───── WORKING DATA
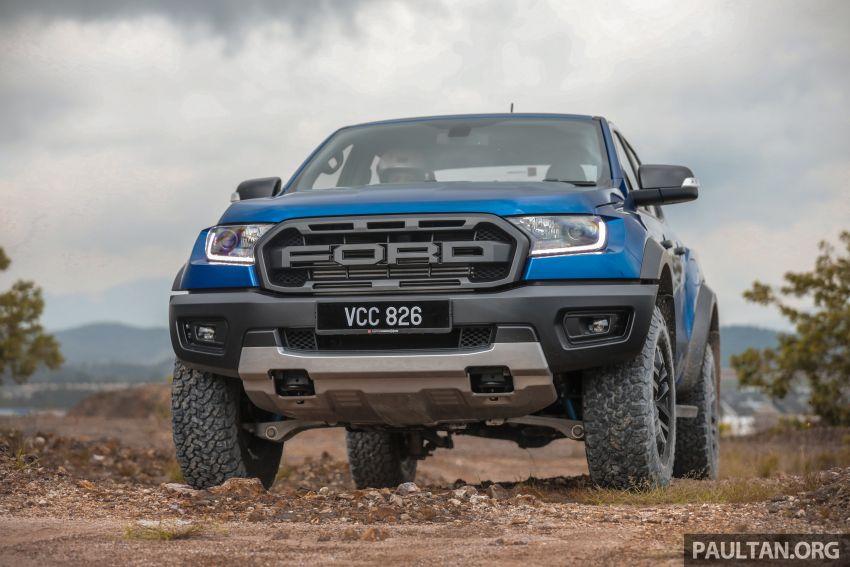 Ford Ranger Raptor kini tiba di Malaysia – KLIMS 2018 Image #890728
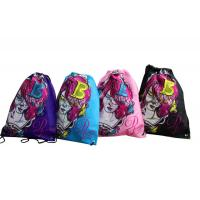 Colorful 75g Unwoven Drawstring Back Bag, Non Woven Carry Bag For Advertising, Gift Manufactures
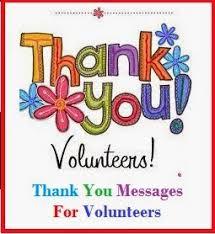sample invitation wordings volunteer appreciation event
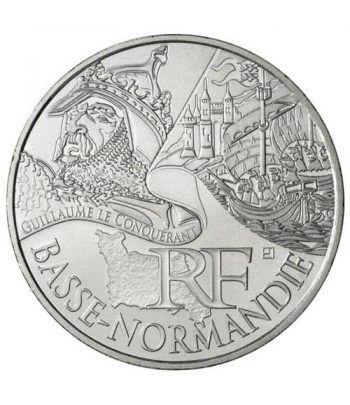 Francia 10 € 2012 Les Euros des Regions. Basse Normandie.  - 1
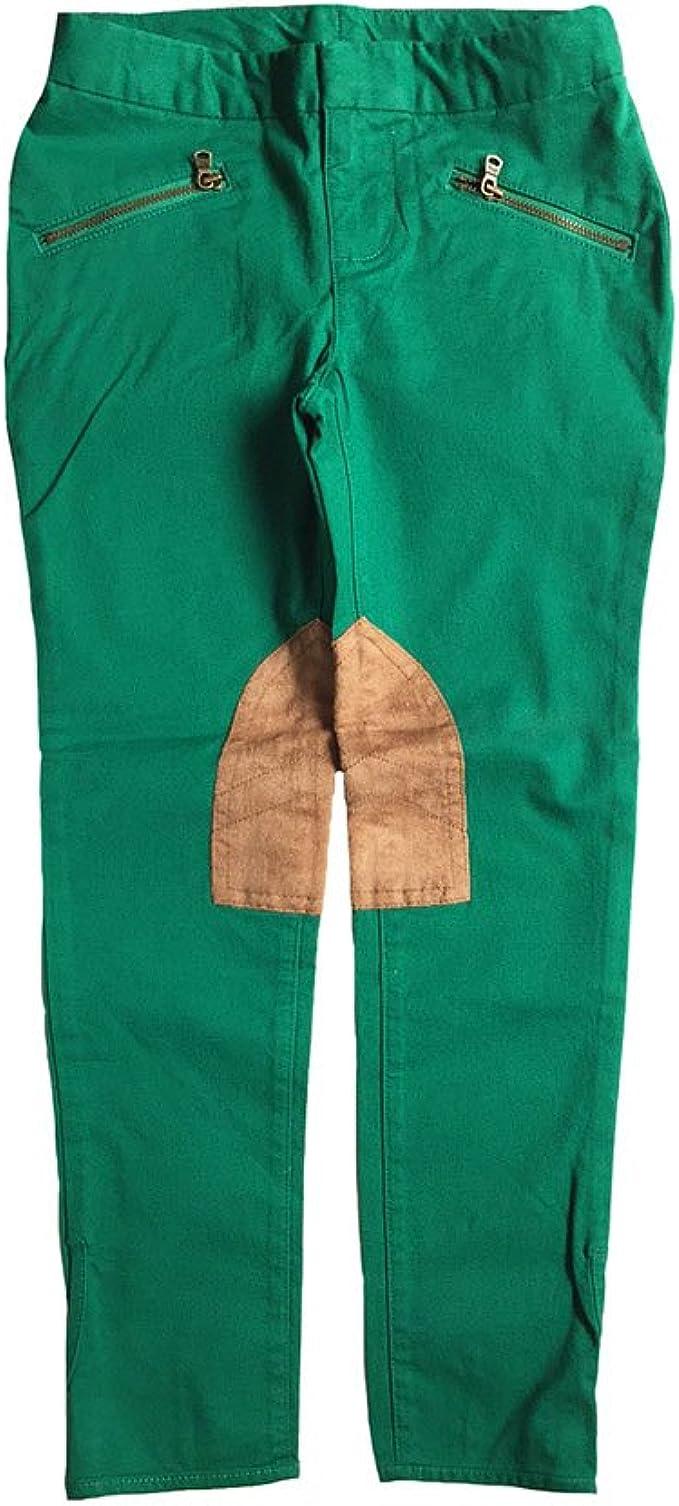 Polo Ralph Lauren Little Girls Jodhpur Pants Kelly Green 6X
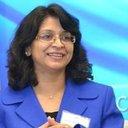 Poonam Gupta-Krishnan - @KrishnanPoonam - Twitter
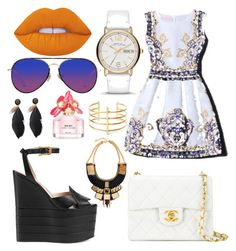 """""""Untitled #121"""" by toyapowell on Polyvore featuring Lime Crime, Gucci, Matthew Williamson, Chanel, Marc by Marc Jacobs, Marc Jacobs and BauXo"""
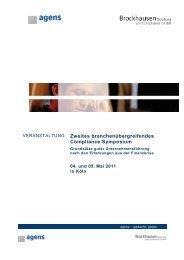 Compliance Symposium - Brockhausen Management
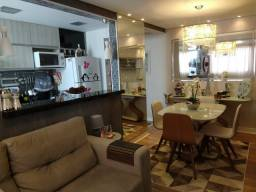 Título do anúncio: Apartamento Edificio Guanabara- Jardim Terra Branca 2 dormitórios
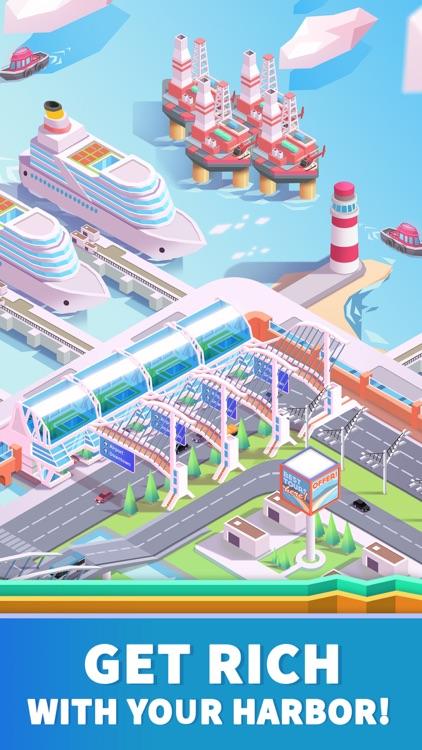 Idle Harbor Tycoon - Sea Docks
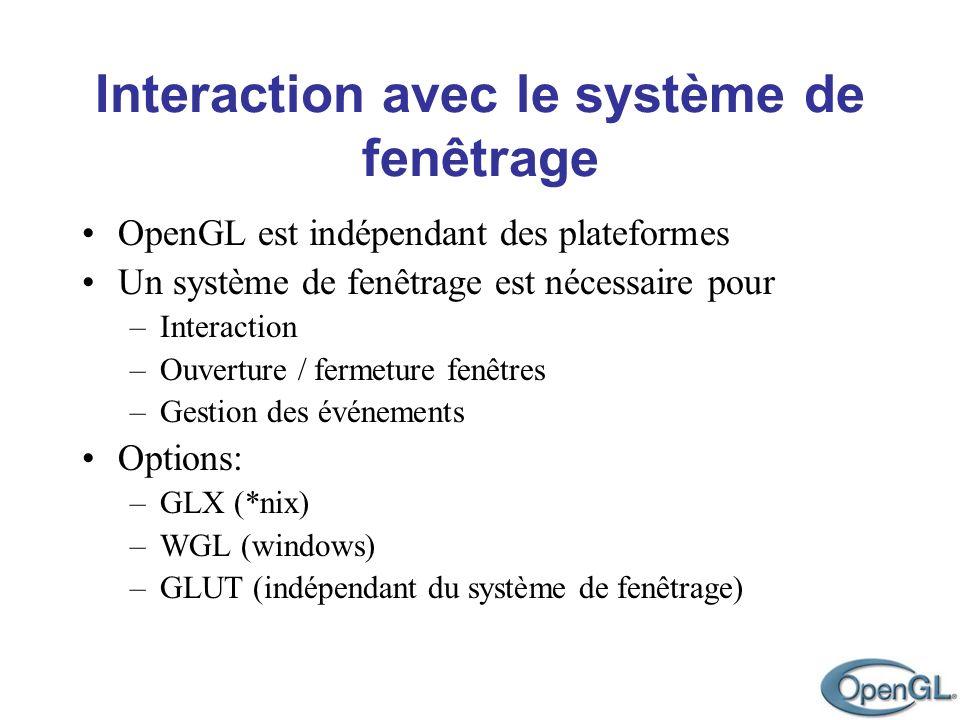 OpenGL est indépendant des plateformes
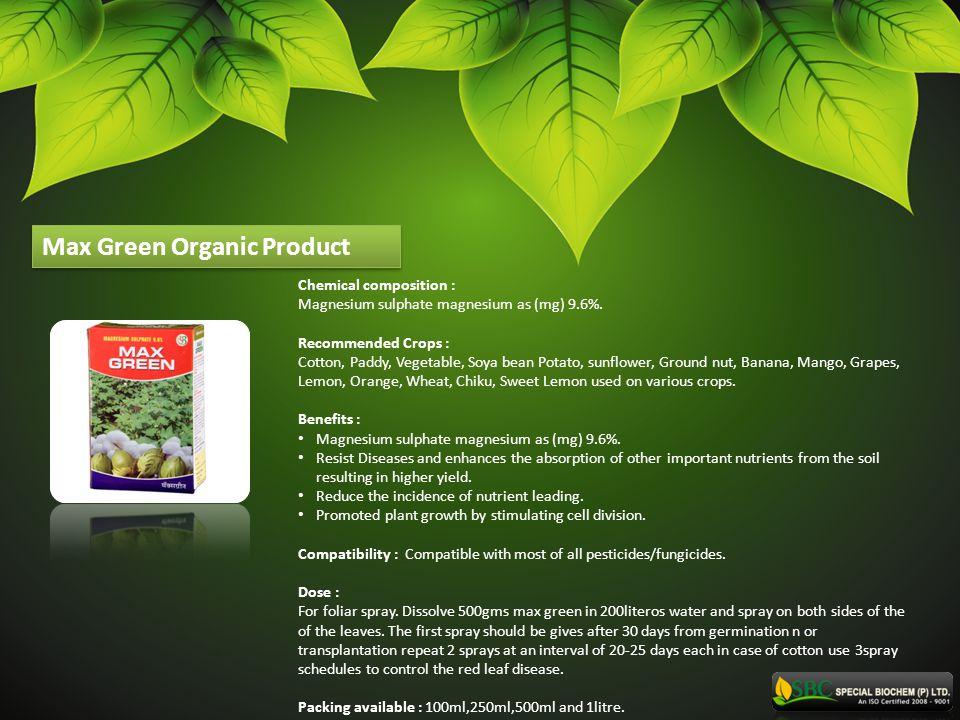 Max Green Organic Product
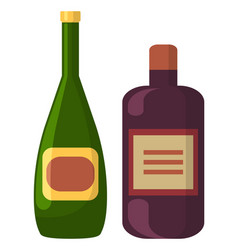 Champagne and liqueur in bottles alcohol drink vector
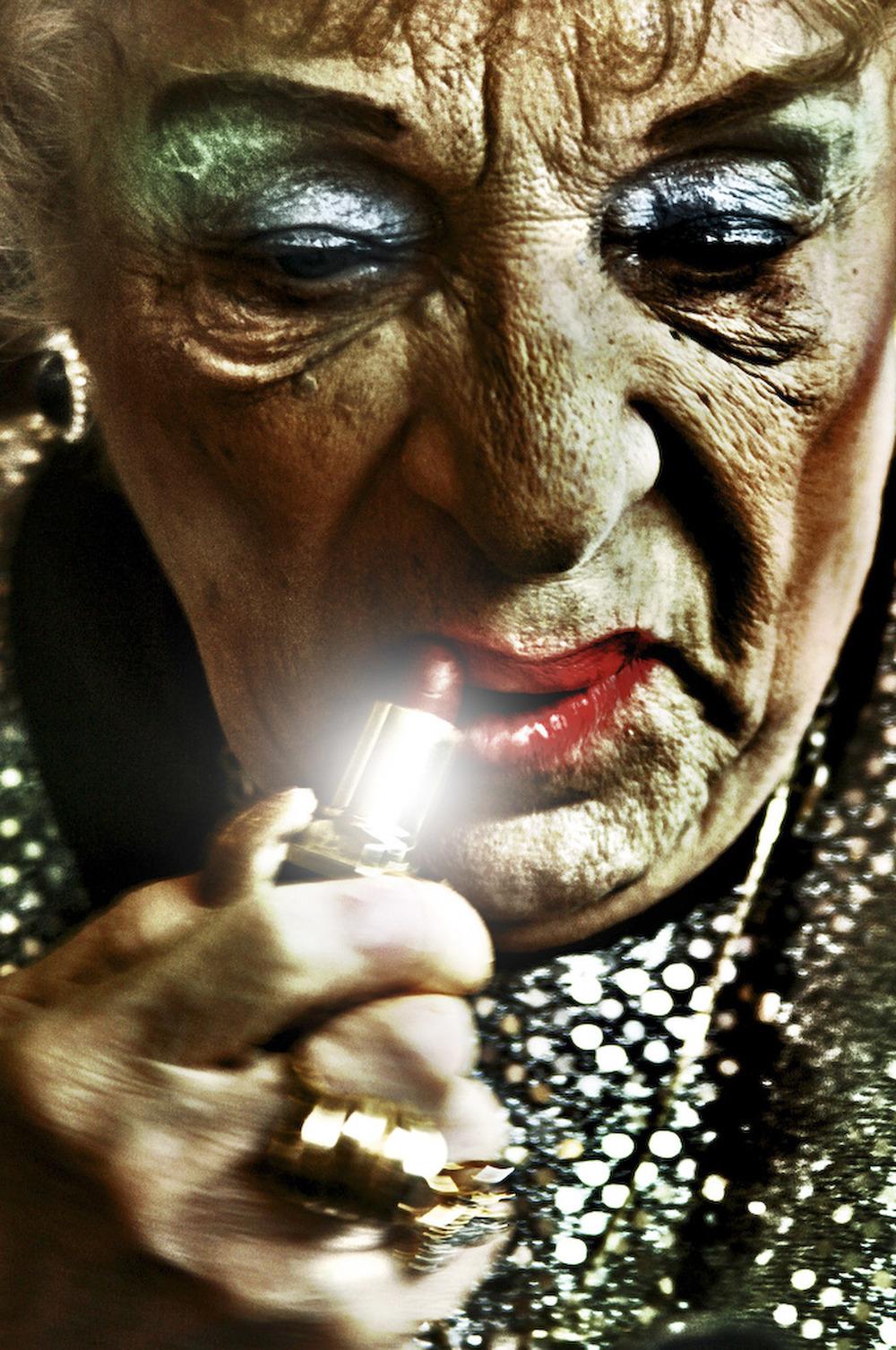 millie schmears her lipsstick.jpg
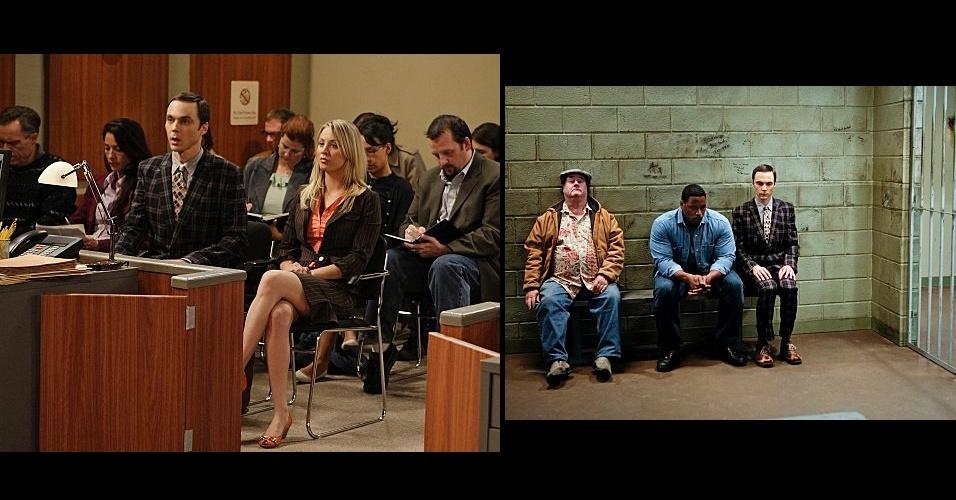 Os looks mais formais de Sheldon são engraçados. O personagem costuma usar blazer e calça xadrez, com camiseta listrada e gravata também estampada. A mistura de desenhos reforça sua personalidade nerd
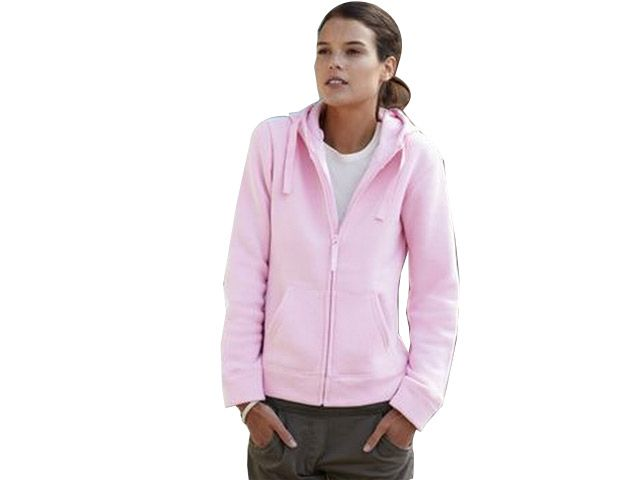 Lady-Fit Hooded Sweat Jacket at Ladies Sweaters | Ignition Marketing Corporate Clothing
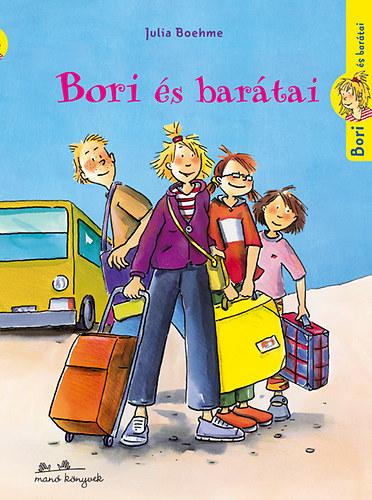 Bori és barátai - Bori és barátai 1.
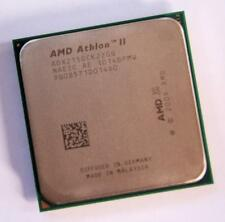 AMD Athlon II (ADX215OCK22GQ) Dual-Core 2.7GHz Socket AM2+ AM3 Processore CPU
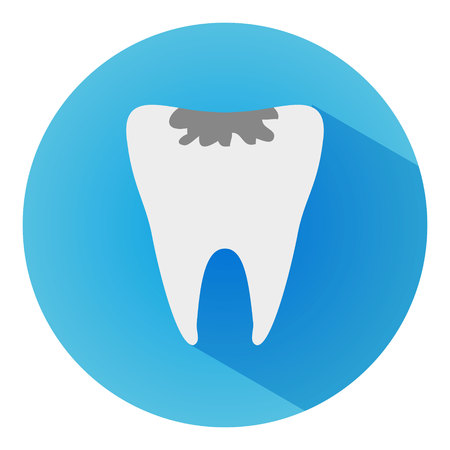 Tooth Caries long shadow vector icon. Style is a flat tooth caries on blue background.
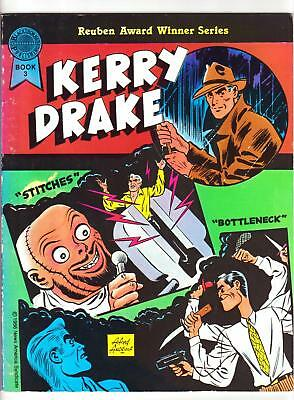 KERRY DRAKE Book 3 (1986)--FN+ / 76 pg GN; Classic Strips by Alfred Andriola^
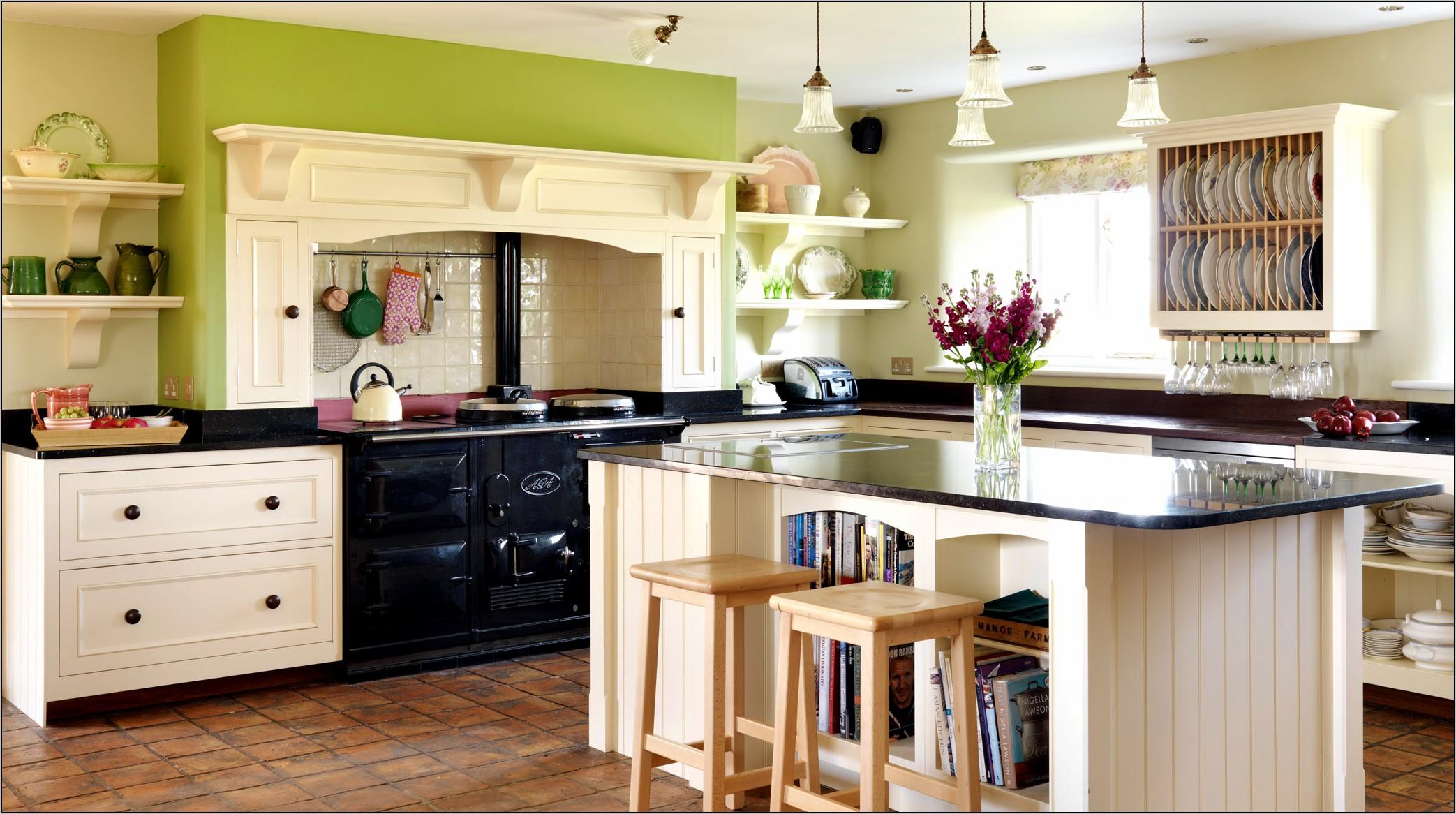 Pictures Of Farmhouse Kitchen Decor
──────────
TASK STATEMENT> In your answer, copy exactly the lines running from the line with "millie schmears her lipsstick.jpg" to the end of the material above, both included, and omit all pictures.

SOLUTION>
 millie schmears her lipsstick.jpg
 Os looks mais formais de Sheldon são engraçados. O personagem costuma usar blazer e calça xadrez, com camiseta listrada e gravata também estampada. A mistura de desenhos reforça sua personalidade nerd
 Lady-Fit Hooded Sweat Jacket at Ladies Sweaters | Ignition Marketing Corporate Clothing
 Bori és barátai - Bori és barátai 1.
 AMD Athlon II (ADX215OCK22GQ) Dual-Core 2.7GHz Socket AM2+ AM3 Processore CPU
 Tooth Caries long shadow vector icon. Style is a flat tooth caries on blue background.
 KERRY DRAKE Book 3 (1986)--FN+ / 76 pg GN; Classic Strips by Alfred Andriola^
 Pictures Of Farmhouse Kitchen Decor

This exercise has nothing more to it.